Il traffico di rifiuti non è però l’unico illecito emerso dalle indagini: vi è anche il reato di molestie olfattive, denunciato anche dalle centinaia di esposti e segnalazioni presentati nel tempo da Comitati e da cittadini costretti ormai da anni a vivere barricati in casa con porte e finestre chiuse a causa dei miasmi ammorbanti prodotti durante il trasporto e lo spandimento dei fanghi, con pesanti ripercussioni sia sulla salute che sulla qualità della vita della popolazione.
Discarica abusiva a Lonato
E’ stato contestato inoltre il reato di discarica abusiva, in riferimento a tre lotti di terreno ubicati nel Comune di Lonato del Garda, appositamente affittati dalla società e sistematicamente destinati all’accumulo dei finti “gessi di defecazione” quando non erano disponibili terreni su cui effettuare il loro spandimento come “ammendanti agricoli”.
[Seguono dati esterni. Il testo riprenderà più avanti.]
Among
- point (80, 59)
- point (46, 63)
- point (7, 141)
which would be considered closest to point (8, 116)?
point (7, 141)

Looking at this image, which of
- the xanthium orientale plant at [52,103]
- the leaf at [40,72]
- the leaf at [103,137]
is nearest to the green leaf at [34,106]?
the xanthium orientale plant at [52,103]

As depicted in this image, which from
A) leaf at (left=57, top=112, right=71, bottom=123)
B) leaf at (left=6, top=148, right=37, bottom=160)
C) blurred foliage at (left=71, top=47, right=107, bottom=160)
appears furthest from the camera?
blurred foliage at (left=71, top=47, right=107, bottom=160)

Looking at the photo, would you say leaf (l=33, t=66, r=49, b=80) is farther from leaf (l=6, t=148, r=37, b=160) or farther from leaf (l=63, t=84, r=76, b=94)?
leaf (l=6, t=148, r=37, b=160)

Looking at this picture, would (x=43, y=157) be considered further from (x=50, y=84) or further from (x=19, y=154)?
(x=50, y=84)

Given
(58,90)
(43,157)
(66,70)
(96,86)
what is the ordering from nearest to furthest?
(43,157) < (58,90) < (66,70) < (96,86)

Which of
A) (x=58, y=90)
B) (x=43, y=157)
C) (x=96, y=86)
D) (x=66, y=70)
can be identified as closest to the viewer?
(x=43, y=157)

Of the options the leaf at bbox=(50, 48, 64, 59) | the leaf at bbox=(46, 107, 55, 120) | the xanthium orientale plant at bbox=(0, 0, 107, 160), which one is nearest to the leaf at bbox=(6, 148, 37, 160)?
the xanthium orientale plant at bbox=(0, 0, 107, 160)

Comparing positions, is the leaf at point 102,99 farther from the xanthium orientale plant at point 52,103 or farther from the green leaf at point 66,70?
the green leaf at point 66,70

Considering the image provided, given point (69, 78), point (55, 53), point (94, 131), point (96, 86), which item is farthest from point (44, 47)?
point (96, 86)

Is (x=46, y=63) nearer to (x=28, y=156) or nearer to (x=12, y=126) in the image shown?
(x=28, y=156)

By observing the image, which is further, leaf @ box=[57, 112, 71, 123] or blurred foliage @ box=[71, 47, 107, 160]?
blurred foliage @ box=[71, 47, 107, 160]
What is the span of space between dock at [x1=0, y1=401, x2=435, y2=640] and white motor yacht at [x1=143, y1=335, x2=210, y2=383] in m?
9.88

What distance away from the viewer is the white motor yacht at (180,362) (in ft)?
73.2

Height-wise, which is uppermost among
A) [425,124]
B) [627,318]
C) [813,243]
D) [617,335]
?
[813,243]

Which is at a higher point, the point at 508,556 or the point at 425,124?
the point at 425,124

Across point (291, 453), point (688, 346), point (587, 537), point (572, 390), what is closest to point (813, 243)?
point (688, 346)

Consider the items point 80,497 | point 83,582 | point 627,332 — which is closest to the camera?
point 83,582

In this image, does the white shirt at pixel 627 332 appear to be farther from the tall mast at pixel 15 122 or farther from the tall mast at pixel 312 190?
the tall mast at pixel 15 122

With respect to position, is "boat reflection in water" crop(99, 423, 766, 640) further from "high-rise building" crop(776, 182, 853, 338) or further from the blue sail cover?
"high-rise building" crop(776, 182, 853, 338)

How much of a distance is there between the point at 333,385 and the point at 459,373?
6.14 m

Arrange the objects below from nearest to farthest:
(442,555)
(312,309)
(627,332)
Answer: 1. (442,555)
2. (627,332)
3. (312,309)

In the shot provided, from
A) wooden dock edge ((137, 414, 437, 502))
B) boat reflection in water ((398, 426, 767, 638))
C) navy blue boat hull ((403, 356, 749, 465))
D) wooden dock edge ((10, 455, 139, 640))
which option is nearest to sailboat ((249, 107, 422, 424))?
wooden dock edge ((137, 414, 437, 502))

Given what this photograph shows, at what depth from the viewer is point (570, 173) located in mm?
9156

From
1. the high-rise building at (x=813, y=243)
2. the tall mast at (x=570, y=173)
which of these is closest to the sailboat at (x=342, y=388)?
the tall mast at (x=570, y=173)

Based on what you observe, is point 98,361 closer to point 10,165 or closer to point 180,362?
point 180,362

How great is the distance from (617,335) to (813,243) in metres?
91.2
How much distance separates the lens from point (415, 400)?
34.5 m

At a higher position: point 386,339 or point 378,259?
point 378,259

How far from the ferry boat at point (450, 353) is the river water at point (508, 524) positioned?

Infine vi è il delitto di traffico di influenze illecite contestato ad un importante dirigente pubblico che, sfruttando le proprie relazioni con politici e funzionari apicali della Pubblica Amministrazione, si prodigava per favorire la condotta criminale dell’azienda bresciana oggi sequestrata, ottenendo in cambio incarichi di consulenza e altre regalie da parte del titolare di quest’ultima.
Il quadro emerso dalle indagini appare ancor più allarmante se si considera che l’omesso trattamento di igienizzazione dei fanghi ed il loro successivo spandimento sui terreni ha potenzialmente esposto ad un pericolo, oltre che l’ambiente, anche la salute pubblica: sin dall’inizio della pandemia dovuta al COVID-19, infatti, l’Organizzazione Mondiale della Sanità ha evidenziato come il virus possa sopravvivere fino a 96 ore nei fluidi corporei e pertanto ha raccomandato che si intensificassero le attività di vigilanza sulla corretta esecuzione dei procedimenti di inertizzazione dei fanghi provenienti dagli impianti di depurazione, che invece in questo caso venivano completamente disattesi.